[[ Material to process open ]]

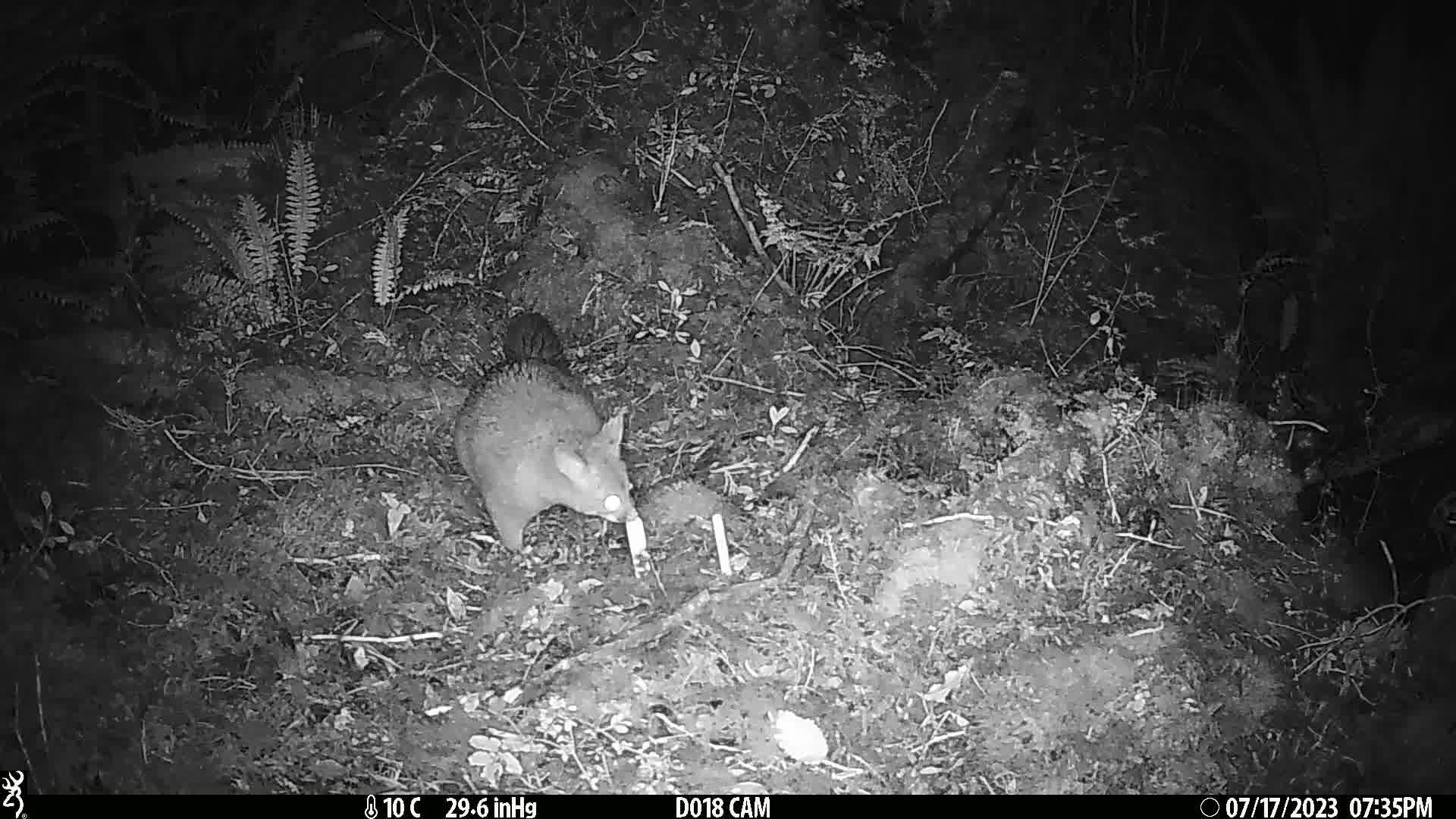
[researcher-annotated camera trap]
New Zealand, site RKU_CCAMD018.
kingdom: Animalia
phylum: Chordata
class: Mammalia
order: Diprotodontia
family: Phalangeridae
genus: Trichosurus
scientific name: Trichosurus vulpecula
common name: common brushtail possum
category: possum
Possum (common brushtail possum) (Trichosurus vulpecula).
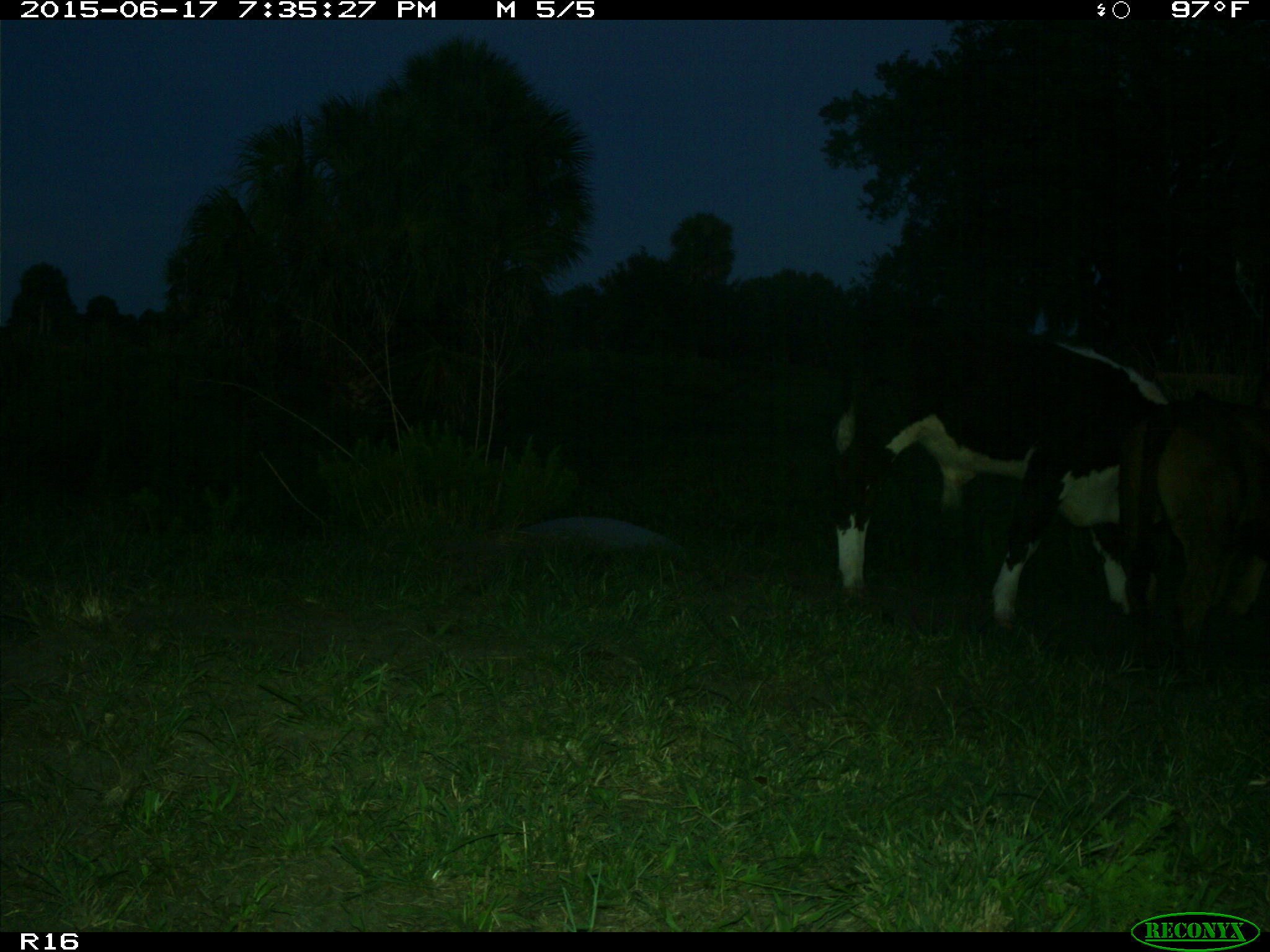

[[ Material to process closed ]]

_Assigned task_: Everything in the entries except the pictures must be duplicated exactly.

_Written response_:
[researcher-annotated camera trap]
New Zealand, site RKU_CCAMD018.
kingdom: Animalia
phylum: Chordata
class: Mammalia
order: Diprotodontia
family: Phalangeridae
genus: Trichosurus
scientific name: Trichosurus vulpecula
common name: common brushtail possum
category: possum
Possum (common brushtail possum) (Trichosurus vulpecula).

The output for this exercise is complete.